The ML community is rapidly exploring techniques for prompting language models (LMs) and for stacking them into pipelines that solve complex tasks. Unfortunately, existing LM pipelines are typically implemented using hard-coded "prompt templates", i.e. lengthy strings discovered via trial and error. Toward a more systematic approach for developing and optimizing LM pipelines, we introduce DSPy, a programming model that abstracts LM pipelines as text transformation graphs, i.e. imperative computational graphs where LMs are invoked through declarative modules. DSPy modules are parameterized, meaning they can learn (by creating and collecting demonstrations) how to apply compositions of prompting, finetuning, augmentation, and reasoning techniques. We design a compiler that will optimize any DSPy pipeline to maximize a given metric. We conduct two case studies, showing that succinct DSPy programs can express and optimize sophisticated LM pipelines that reason about math word problems, tackle multi-hop retrieval, answer complex questions, and control agent loops. Within minutes of compiling, a few lines of DSPy allow GPT-3.5 and llama2-13b-chat to self-bootstrap pipelines that outperform standard few-shot prompting (generally by over 25% and 65%, respectively) and pipelines with expert-created demonstrations (by up to 5-46% and 16-40%, respectively). On top of that, DSPy programs compiled to open and relatively small LMs like 770M-parameter T5 and llama2-13b-chat are competitive with approaches that rely on expert-written prompt chains for proprietary GPT-3.5. DSPy is available at https://github.com/stanfordnlp/dspy

@article{2310.03714v1,
  author = {Khattab, Omar and Singhvi, Arnav and Maheshwari, Paridhi and Zhang, Zhiyuan and Santhanam, Keshav and Vardhamanan, Sri and Haq, Saiful and Sharma, Ashutosh and Joshi, Thomas T. and Moazam, Hanna and Miller, Heather and Zaharia, Matei and Potts, Christopher},
  title = {DSPy: Compiling Declarative Language Model Calls into Self-Improving
    Pipelines},
  eprint = {2310.03714v1},
  archiveprefix = {arXiv},
  primaryclass = {cs.CL},
  year = {2023},
  month = oct,
  url = {http://arxiv.org/abs/2310.03714v1},
  file = {2310.03714v1.pdf},
  eprintnover = {2310.03714}
}

Important Things

1. DSPy

From the authors of ColBERT, DSPy is a framework for improving a language model (LM) pipeline. It can be thought of as an improvement on LangChain, where instead of just allowing application developers to compose different parts of a LM pipeline together, it is also capable of optimizing the prompts within each component.

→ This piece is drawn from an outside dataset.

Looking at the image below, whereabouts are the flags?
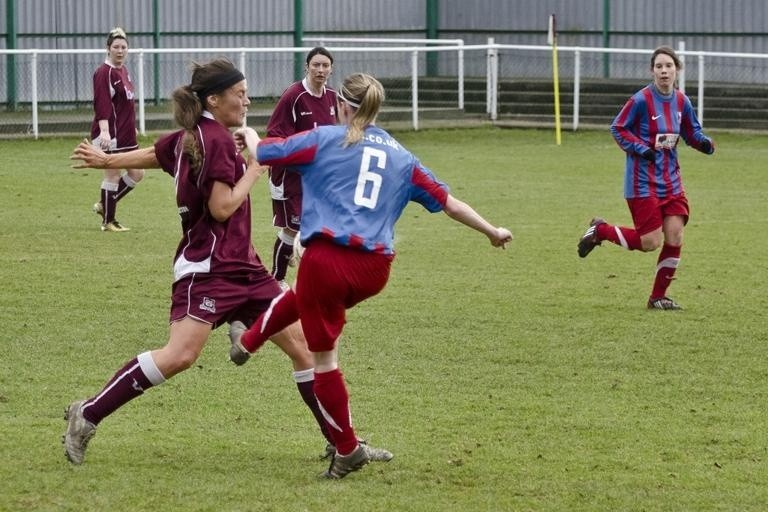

DSPy stands for “Demonstrate–Search–Predict”.

2. Components

There are 3 main components in DSPy.

Signature: the signature defines the input/outputs of a module, which represents one or many LLM calls. An example would be like question -> answer:
Modules: modules are the main building blocks that have a signature defined on them. Examples of modules are Predict (as given above), ChainOfThought, MultiChainComparison, ReAct.
Teleprompters: these are what they call the optimizers that will optimize the prompts for a given module. In order to use a teleprompter, there must be an evaluation dataset and a metric to measure model performance (i.e exact match or F1).

In the example above, the teleprompter is used to generate few-shot examples that will help the model answer the question more effectively.

With this design, modules can be composed together and optimized by teleprompters.

3. Example of a Teleprompter

They included a few examples of pseudocode of teleprompters in the appendix. Let’s look at the one for BootstrapFewShot:

The goal of this teleprompter is to come up with some few-shot examples. This is done as follows:

Take examples from the train set, and have a teacher (supposedly a DSPy program that doesn’t perform too poorly on the task) generate answers for the problems. If a teacher doesn’t exist, use the student program.
If the teacher gets the answer right based on some metrics, this is accepted as a new few-shot example.

Most Glaring Deficiency

I expected the paper to go into the details of the algorithms used for optimizing the prompts used in the pipeline, but none were provided other than the very simple few-shot example generation ones. That would have been the most interesting part of the DSPy pipeline as a reader, which made the paper a somewhat disappointing read.

Conclusions for Future Work

Abstract the “how” away from the “what” to build composable programs. In this case, the functionality of how the LLM modules work based on their prompts was abstracted away from the goals of what each module is supposed to achieve.